36. The method of claim 35, wherein the first sensor comprises a Near Field Communication (NFC) chip, an NFC coil, or an NFC tag.

37. (canceled)

38. The method of claims 35, further comprising:

sending, via a Near Field Communication module, signals from the first sensor to a mobile device; and

displaying information about the dispensing movement on the mobile device.

39. (canceled)

40. The method of claims 28, further comprising measuring a temperature of medicament within the autoinjector or an ambient temperature within the autoinjector using a temperature sensor.

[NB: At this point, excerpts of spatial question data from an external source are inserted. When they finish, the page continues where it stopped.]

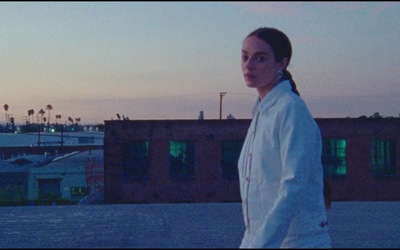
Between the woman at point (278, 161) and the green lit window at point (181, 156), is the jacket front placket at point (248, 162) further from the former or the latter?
the green lit window at point (181, 156)

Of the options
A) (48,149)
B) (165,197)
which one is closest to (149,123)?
(165,197)

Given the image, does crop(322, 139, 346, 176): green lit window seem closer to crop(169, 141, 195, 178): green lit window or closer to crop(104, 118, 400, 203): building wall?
crop(104, 118, 400, 203): building wall

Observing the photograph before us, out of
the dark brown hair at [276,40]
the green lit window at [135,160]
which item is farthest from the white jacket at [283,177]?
the green lit window at [135,160]

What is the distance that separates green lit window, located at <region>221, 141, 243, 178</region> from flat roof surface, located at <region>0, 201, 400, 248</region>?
43.8ft

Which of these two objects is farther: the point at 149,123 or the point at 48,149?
the point at 48,149

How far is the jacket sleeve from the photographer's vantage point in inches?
82.0

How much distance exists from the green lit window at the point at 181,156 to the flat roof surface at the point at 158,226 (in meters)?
13.7

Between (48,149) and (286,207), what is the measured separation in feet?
172

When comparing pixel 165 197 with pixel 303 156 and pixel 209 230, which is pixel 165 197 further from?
pixel 303 156

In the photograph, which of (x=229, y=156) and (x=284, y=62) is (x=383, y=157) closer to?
(x=229, y=156)

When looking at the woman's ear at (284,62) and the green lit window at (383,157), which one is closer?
the woman's ear at (284,62)

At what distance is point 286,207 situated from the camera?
212 cm

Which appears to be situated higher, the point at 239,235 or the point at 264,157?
the point at 264,157

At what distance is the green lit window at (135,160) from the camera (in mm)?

41. The method of claim 40, further comprising sending, via a Near Field Communication module, signals from the temperature sensor to a mobile device.

42. The method of claim 40, further comprising displaying the temperature of the medicament or the ambient temperature on a mobile device; indicating that the temperature of the medicament or the ambient temperature is above a threshold temperature for use of the autoinjector; or both.

43. A composition comprising lenacapavir or a pharmaceutically accepted salt thereof composition for use in the prevention or treatment of HIV, wherein the composition is administered via the autoinjector of claim 1.

44. Use of lenacapavir or a pharmaceutically accepted salt thereof for the manufacture of a medicament for the prevention or treatment of HIV, wherein the prevention or treatment comprises administering the medicament via the autoinjector of claim 1.